Dokumentabschnitt |
Angesichts dieser eher verkürzten Aufzählung - stelle ich meinen
"hoffnungsvollen" Kindern, Freunden und Bekannten anheim, zu
entscheiden: bleibt da überhaupt noch Raum für den erhofften Durchbruch
zum Frieden?
Denn
nicht nur die Palästinenser ließen keine Gelegenheit aus, eine
Gelegenheit zu verpassen, auch die israelischen Politiker taten alles,
um Gelegenheiten zum Frieden zu verderben.
Diese
hoffnungslose Politik, genehmigt und gepriesen von weiten Kreisen in
der Welt, bestärkt mich in meiner Euch schon bekannten Auffassung, dass
Hoffnung nur von außen kommen kann, Im vergangenen Jahr aber, in dem
Varda und ich so viel Schönes erlebt haben, ist mir schmerzlich klar
geworden, dass mein Versuch, in Deutschland auf politischer Ebene ein
Umdenken zu erreichen, gescheitert ist.
Seit
ich diesen Brief angefangen habe, ist sehr viel geschehen, was viele als
Hoffnung bezeichnen und ich leider mit großer Skepsis verfolge. Dennoch
wünsche ich, dass die Hoffnungen, entstanden durch die Wahl von Peretz,
als Anführer der Arbeiterpartei, sich bei den künftigen Wahlen
bestätigen werden. Die Fusion zwischen Peres und Sharon möchte ich nicht
kommentieren. Diese zwei „Friedensengel“ haben uns und die Palästinenser
in einen Wirbel von Gewalt und Gegengewalt verstrickt.

Aufgabe 1 | Übersetze den Satz „Die Fusion zwischen Peres und Sharon möchte ich nicht kommentieren.“ aus dem Dokumentabschnitt ins Englische.
Aufgabe 2 | Benenne bitte in den Zeilen unten „camera“ in „viewer“ um und lass alles andere unverändert. Gib nur die Zeilen von der Zeile mit „How much distance“ bis einschließlich der letzten Zeile wieder.

Angezeigte Daten |

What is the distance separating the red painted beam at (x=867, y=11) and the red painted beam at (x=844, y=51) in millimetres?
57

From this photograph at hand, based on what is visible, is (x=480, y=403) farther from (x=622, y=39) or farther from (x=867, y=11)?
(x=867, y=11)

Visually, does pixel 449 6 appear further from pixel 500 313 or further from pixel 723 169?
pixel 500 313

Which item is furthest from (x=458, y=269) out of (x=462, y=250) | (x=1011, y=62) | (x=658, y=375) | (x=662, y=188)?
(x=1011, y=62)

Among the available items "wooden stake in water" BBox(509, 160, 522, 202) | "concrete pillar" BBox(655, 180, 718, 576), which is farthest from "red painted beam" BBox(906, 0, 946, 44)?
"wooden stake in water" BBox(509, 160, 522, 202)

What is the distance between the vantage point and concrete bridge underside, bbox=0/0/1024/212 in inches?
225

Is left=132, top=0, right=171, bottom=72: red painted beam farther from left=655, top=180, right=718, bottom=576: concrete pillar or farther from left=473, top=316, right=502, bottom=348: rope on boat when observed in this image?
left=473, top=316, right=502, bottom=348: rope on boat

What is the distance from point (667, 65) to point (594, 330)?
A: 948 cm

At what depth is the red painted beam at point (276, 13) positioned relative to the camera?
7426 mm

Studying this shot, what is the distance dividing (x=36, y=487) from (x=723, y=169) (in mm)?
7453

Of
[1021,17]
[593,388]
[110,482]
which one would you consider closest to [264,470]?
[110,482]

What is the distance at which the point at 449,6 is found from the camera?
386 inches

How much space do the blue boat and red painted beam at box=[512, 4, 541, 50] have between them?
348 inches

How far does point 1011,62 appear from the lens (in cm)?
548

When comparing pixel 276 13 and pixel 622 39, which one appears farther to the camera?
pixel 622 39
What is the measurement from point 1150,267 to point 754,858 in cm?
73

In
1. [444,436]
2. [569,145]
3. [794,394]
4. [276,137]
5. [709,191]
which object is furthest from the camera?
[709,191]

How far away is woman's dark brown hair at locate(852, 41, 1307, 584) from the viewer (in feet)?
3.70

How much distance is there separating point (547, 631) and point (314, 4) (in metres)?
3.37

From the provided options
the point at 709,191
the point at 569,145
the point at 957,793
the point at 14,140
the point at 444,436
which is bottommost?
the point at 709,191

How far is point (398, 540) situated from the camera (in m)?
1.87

Ausgearbeitete Lösung 1 | I do not wish to comment on the merger between Peres and Sharon.

Ausgearbeitete Lösung 2 |
How much distance is there separating point (547, 631) and point (314, 4) (in metres)?
3.37

From the provided options
the point at 709,191
the point at 569,145
the point at 957,793
the point at 14,140
the point at 444,436
which is bottommost?
the point at 709,191

How far is point (398, 540) situated from the viewer (in m)?
1.87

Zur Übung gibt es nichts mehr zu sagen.